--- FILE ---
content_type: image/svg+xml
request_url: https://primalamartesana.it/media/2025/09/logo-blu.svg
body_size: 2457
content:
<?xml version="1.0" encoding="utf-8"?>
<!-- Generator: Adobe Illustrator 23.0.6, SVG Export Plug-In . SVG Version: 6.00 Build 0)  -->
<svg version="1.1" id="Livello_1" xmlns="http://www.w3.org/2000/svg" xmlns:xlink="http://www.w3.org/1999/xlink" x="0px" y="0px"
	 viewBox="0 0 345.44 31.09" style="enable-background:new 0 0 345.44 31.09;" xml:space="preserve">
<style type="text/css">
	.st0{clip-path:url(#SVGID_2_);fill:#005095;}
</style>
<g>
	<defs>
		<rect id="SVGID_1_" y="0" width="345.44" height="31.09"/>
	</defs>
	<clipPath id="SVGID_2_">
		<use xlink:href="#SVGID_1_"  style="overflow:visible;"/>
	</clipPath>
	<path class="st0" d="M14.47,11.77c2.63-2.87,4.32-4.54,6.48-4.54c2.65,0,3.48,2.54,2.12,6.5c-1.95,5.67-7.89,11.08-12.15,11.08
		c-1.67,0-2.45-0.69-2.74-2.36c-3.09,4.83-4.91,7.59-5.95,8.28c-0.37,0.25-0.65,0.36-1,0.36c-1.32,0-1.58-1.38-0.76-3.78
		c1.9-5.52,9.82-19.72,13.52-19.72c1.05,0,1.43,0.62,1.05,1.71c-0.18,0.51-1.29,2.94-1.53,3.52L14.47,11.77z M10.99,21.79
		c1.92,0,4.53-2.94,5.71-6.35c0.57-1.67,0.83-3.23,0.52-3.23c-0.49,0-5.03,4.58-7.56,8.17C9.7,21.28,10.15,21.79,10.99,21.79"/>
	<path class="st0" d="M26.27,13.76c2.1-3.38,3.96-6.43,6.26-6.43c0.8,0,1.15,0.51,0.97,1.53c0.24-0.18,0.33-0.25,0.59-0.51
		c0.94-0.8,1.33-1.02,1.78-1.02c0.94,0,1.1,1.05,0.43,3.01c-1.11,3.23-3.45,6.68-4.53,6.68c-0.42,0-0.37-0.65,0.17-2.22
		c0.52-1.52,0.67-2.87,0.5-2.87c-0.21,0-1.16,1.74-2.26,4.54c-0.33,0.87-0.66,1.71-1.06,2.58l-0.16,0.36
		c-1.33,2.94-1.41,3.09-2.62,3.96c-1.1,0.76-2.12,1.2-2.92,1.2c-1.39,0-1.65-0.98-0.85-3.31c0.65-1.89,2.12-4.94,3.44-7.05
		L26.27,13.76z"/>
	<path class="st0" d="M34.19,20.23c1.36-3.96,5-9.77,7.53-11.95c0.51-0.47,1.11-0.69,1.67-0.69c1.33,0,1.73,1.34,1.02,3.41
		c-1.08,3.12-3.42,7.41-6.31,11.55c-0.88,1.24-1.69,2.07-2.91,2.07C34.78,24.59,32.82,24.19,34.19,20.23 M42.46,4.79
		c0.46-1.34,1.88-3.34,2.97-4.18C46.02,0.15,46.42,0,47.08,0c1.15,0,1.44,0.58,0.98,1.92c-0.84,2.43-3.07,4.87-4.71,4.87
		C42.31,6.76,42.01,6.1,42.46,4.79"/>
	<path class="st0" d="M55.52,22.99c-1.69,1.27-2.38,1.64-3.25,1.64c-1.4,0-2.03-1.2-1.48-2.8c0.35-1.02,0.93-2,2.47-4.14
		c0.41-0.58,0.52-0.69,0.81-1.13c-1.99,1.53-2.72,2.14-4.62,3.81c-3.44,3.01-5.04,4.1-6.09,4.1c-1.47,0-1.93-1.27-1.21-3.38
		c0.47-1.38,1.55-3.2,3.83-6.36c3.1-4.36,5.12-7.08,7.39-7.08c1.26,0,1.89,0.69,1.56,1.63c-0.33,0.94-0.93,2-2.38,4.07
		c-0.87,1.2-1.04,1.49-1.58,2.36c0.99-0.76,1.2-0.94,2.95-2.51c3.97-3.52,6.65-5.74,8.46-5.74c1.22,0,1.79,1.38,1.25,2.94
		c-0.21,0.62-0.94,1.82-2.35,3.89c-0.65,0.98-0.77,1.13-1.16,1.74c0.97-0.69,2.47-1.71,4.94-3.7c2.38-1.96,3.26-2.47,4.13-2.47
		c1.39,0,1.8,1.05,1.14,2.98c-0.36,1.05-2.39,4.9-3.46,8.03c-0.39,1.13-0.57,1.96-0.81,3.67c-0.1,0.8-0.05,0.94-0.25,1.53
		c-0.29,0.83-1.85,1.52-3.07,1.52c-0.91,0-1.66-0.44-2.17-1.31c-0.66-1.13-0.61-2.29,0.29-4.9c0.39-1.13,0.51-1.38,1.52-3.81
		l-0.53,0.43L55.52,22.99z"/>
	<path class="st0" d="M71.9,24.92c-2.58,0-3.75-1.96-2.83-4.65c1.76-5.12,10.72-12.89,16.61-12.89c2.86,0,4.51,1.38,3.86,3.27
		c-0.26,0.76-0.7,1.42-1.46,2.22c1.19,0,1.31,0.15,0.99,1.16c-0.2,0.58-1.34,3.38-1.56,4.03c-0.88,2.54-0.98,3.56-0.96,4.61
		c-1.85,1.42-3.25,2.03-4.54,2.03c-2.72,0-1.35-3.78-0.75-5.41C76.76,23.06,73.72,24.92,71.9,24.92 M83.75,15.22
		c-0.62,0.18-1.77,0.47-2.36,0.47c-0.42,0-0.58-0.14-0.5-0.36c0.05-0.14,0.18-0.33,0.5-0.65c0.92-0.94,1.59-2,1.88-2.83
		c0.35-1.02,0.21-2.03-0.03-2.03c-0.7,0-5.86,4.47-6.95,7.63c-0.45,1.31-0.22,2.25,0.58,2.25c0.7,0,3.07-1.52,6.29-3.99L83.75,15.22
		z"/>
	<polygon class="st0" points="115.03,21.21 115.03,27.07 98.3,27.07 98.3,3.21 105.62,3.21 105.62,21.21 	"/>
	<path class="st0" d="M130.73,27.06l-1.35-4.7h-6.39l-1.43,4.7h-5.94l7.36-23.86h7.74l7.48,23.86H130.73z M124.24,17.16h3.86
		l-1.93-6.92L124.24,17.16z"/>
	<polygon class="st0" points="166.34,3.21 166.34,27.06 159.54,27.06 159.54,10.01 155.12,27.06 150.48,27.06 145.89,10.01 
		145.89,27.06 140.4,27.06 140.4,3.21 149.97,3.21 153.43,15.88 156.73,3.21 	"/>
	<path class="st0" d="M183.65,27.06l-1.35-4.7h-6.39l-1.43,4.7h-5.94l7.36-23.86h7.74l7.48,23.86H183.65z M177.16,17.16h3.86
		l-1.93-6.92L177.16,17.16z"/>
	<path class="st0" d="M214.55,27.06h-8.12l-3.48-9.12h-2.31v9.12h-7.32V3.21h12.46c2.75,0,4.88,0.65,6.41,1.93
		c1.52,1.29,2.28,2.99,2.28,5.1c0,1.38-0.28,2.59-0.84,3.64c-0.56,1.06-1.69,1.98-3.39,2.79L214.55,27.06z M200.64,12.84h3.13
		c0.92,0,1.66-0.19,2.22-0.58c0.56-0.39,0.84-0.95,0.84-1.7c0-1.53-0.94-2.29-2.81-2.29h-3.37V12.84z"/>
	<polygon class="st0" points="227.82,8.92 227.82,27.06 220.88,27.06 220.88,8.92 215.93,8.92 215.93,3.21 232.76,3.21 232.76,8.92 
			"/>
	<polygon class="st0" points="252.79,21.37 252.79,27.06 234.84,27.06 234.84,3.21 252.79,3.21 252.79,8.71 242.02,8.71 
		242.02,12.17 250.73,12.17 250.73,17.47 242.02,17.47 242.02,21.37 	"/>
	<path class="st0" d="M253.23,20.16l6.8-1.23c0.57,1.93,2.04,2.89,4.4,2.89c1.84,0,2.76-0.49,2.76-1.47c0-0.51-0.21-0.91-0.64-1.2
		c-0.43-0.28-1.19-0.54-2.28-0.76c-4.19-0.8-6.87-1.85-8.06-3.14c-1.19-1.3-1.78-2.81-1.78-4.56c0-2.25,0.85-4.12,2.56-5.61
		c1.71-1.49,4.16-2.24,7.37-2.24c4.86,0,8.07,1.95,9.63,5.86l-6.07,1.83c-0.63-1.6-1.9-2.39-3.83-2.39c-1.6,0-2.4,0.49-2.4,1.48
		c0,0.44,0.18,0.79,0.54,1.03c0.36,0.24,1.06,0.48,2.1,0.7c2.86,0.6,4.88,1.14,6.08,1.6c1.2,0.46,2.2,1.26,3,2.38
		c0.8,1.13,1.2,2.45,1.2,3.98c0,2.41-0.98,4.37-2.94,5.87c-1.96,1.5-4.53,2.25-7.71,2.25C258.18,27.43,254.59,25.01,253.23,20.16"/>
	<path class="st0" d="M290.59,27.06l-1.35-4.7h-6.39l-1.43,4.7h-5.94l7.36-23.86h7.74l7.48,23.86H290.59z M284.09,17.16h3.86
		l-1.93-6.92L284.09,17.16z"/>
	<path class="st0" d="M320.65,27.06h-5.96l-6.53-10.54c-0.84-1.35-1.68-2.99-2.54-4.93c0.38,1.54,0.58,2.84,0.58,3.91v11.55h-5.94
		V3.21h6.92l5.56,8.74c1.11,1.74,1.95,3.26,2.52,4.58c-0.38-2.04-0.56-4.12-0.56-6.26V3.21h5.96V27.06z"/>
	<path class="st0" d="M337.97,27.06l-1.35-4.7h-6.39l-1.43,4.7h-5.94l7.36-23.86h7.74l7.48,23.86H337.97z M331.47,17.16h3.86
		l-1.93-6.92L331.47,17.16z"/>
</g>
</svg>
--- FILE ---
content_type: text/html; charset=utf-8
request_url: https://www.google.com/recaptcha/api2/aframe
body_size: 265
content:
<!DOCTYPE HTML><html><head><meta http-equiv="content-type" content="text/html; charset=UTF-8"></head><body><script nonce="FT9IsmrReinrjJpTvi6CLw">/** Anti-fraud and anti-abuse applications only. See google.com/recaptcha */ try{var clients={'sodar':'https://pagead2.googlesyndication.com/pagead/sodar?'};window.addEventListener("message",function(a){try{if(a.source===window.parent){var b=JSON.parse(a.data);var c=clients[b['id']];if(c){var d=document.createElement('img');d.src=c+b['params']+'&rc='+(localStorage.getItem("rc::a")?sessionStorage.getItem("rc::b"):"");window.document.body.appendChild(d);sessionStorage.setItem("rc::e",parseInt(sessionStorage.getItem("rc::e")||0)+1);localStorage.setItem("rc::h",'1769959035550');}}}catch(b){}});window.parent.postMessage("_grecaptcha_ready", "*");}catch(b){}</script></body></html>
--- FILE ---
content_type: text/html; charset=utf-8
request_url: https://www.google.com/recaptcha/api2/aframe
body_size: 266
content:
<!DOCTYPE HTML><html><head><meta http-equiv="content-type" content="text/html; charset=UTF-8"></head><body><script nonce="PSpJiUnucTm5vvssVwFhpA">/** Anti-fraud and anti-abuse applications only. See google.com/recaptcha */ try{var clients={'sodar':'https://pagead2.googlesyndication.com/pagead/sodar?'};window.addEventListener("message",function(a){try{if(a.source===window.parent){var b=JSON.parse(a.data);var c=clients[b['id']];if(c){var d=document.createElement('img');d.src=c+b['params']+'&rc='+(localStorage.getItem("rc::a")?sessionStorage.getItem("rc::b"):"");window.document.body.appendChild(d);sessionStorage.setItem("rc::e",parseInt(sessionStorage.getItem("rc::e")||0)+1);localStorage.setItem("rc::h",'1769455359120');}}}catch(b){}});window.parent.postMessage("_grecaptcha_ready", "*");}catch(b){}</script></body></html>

+ + + + + + +

For the string "style", filter the data and copy out each line where it occurs.

WRITTEN ANSWER:
	 viewBox="0 0 345.44 31.09" style="enable-background:new 0 0 345.44 31.09;" xml:space="preserve">
<style type="text/css">
</style>
		<use xlink:href="#SVGID_1_"  style="overflow:visible;"/>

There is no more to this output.